Российский двор был активным участником всех дипломатических процессов в Европе, хотя официально Россия и не вступила в число членов Первой антифранцузской коалиции, она наиболее активно поддерживала роялистскую эмиграцию на протяжении 1790-х гг. и первой начала суровое преследование революционных идей среди собственной просвещенной элиты. Между тем французские газеты обратились к теме роста российского могущества на континенте вовсе не под влиянием Французской революции. Начиная с осени 1787 г. все внимание европейской прессы было приковано к русско-турецкой войне, которая завершилась только в декабре 1791 г. с заключением Ясского мира. К тому же летом 1788 г. на Балтике развернулись боевые действия между Россией и Швецией, а в январе 1789 г. польский Четырехлетний Сейм ликвидировал пророссийский Постоянный совет, что стало явным вызовом в адрес Петербурга и сделало почти неизбежным новый раздел Речи Посполитой. Характерно, что и французская дипломатия задолго до Революции готовилась к противостоянию с Россией, пуская в ход политическую публицистику.
Иными словами, клише о далекой полуварварской стране с суровым климатом, которой управляет самодержавный деспот, мечтающий о новых завоеваниях в Турции и Европе, был востребован уже в 1788–1789 гг., однако Революция способствовала изменению общих условий применения этого образа. Число читателей политических газет выросло в десятки раз и из дипломатической практики и философских дискуссий устоявшиеся представления о России перетекали в новое публичное пространство, сформировавшееся в 1789 г.

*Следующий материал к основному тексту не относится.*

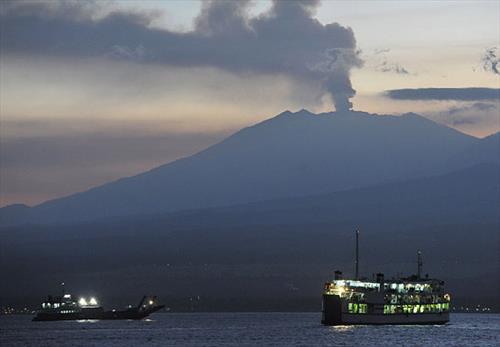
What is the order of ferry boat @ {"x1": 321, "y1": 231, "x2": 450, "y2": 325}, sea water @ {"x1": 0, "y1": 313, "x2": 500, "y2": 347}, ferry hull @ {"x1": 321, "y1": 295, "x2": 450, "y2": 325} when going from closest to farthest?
sea water @ {"x1": 0, "y1": 313, "x2": 500, "y2": 347}, ferry hull @ {"x1": 321, "y1": 295, "x2": 450, "y2": 325}, ferry boat @ {"x1": 321, "y1": 231, "x2": 450, "y2": 325}

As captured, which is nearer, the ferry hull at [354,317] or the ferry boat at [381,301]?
the ferry hull at [354,317]

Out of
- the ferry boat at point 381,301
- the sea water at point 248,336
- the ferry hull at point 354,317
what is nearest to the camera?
the sea water at point 248,336

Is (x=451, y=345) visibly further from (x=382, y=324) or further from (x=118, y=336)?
(x=118, y=336)

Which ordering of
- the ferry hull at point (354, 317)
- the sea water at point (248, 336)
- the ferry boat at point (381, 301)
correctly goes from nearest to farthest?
the sea water at point (248, 336)
the ferry hull at point (354, 317)
the ferry boat at point (381, 301)

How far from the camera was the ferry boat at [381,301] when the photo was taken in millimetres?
155000

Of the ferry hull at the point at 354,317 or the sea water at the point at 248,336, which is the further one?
the ferry hull at the point at 354,317

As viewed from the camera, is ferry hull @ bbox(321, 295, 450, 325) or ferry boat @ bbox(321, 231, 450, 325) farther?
ferry boat @ bbox(321, 231, 450, 325)

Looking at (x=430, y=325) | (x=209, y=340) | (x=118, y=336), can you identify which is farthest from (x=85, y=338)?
(x=430, y=325)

Ядро политического мифа об угрозе с Севера питалось не только военно-политическими новостями из Турции, Польши и Швеции, но и древними архетипами европейской культуры, богато представленными в Россике XVI–XVIII вв. Эта основа включала в себя представления о специфическом «северном варварстве» россиян, живущих в рабстве и невежестве, о невиданной развращенности людей, исповедующих «греческую» веру, о восточной роскоши царского двора, истощенности российских почв и агрессивности планов «честолюбивых» правителей России. Более поздние «наслоения» в этом мифе носили уже менее архаичный характер и были крепко связаны с текущей международной ситуацией. Например, планы по завоеванию Османской империи и прежде всего черноморских проливов, создание мощного флота в Средиземном море, намерения установить контроль над Польшей и Литвой, стремление влиять на политическое положение в германских землях – все это было реальностью российской внешней политики конца XVIII – начала XIX в.